**Short exercise**
Copy the passage from the mailing-list message on foreign table batch inserts, starting at "batch insert elapsed: 1.229024s" and stopping after "point having pipelining.".

Re: foreign table batch inserts

From: Craig Ringer <craig(at)2ndquadrant(dot)com>
To: "Tsunakawa, Takayuki" <tsunakawa(dot)takay(at)jp(dot)fujitsu(dot)com>
Cc: Michael Paquier <michael(dot)paquier(at)gmail(dot)com>, Manuel Kniep <m(dot)kniep(at)web(dot)de>, PostgreSQL mailing lists <pgsql-hackers(at)postgresql(dot)org>, "fujita(dot)etsuro(at)lab(dot)ntt(dot)co(dot)jp" <fujita(dot)etsuro(at)lab(dot)ntt(dot)co(dot)jp>
Subject: Re: foreign table batch inserts
Date: 2016-05-20 15:18:17
Message-ID: CAMsr+YFgDUiJ37DEfPRk8WDBuZ58psdAYJd8iNFSaGxtw=wU3g@mail.gmail.com
Views: Raw Message | Whole Thread | Download mbox | Resend email
Thread:
Lists: pgsql-hackers

On 20 May 2016 at 15:35, Craig Ringer <craig(at)2ndquadrant(dot)com> wrote:

>
> You can, however, omit Sync from between messages and send a series of
> protocol messages, like
>
> Parse/Bind/Execute/Bind/Execute/Bind/Execute/Sync
>
> to avoid round-trip overheads.
>
>
I implemented what I think is a pretty solid proof of concept of this for
kicks this evening. Attached, including basic test program. Patch attached.
The performance difference over higher latency links is huge, see below.

Demo/test program in src/test/examples/testlibpqbatch.c.

github: https://github.com/2ndQuadrant/postgres/tree/dev/libpq-async-batch

I still need to add the logic for handling an error during a batch by
discarding all input until the next Sync, but otherwise I think it's pretty
reasonable.

The time difference for 10k inserts on the local host over a unix socket
shows a solid improvement:

batch insert elapsed: 0.244293s
sequential insert elapsed: 0.375402s

... but over, say, a connection to a random AWS RDS instance fired up for
the purpose that lives about 320ms away the difference is huge:

batch insert elapsed: 9.029995s
sequential insert elapsed: (I got bored after 10 minutes; it should take a
bit less then an hour based on the latency numbers)

With 500 rows on the remote AWS RDS instance, once the I/O quota is already
saturated:

batch insert elapsed: 1.229024s
sequential insert elapsed: 156.962180s

which is an improvement by a factor of over 120

I didn't compare vs COPY. I'm sure COPY will be faster, but COPY doesn't
let you do INSERT ... ON CONFLICT, do UPDATE, do DELETE, etc. Not without
temp tables and a bunch of hoop jumping anyway. If COPY solved everything
there'd be no point having pipelining.

**Given data**
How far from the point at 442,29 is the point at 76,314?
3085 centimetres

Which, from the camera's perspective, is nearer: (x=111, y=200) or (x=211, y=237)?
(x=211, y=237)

**Correct answer**
batch insert elapsed: 1.229024s
sequential insert elapsed: 156.962180s

which is an improvement by a factor of over 120

I didn't compare vs COPY. I'm sure COPY will be faster, but COPY doesn't
let you do INSERT ... ON CONFLICT, do UPDATE, do DELETE, etc. Not without
temp tables and a bunch of hoop jumping anyway. If COPY solved everything
there'd be no point having pipelining.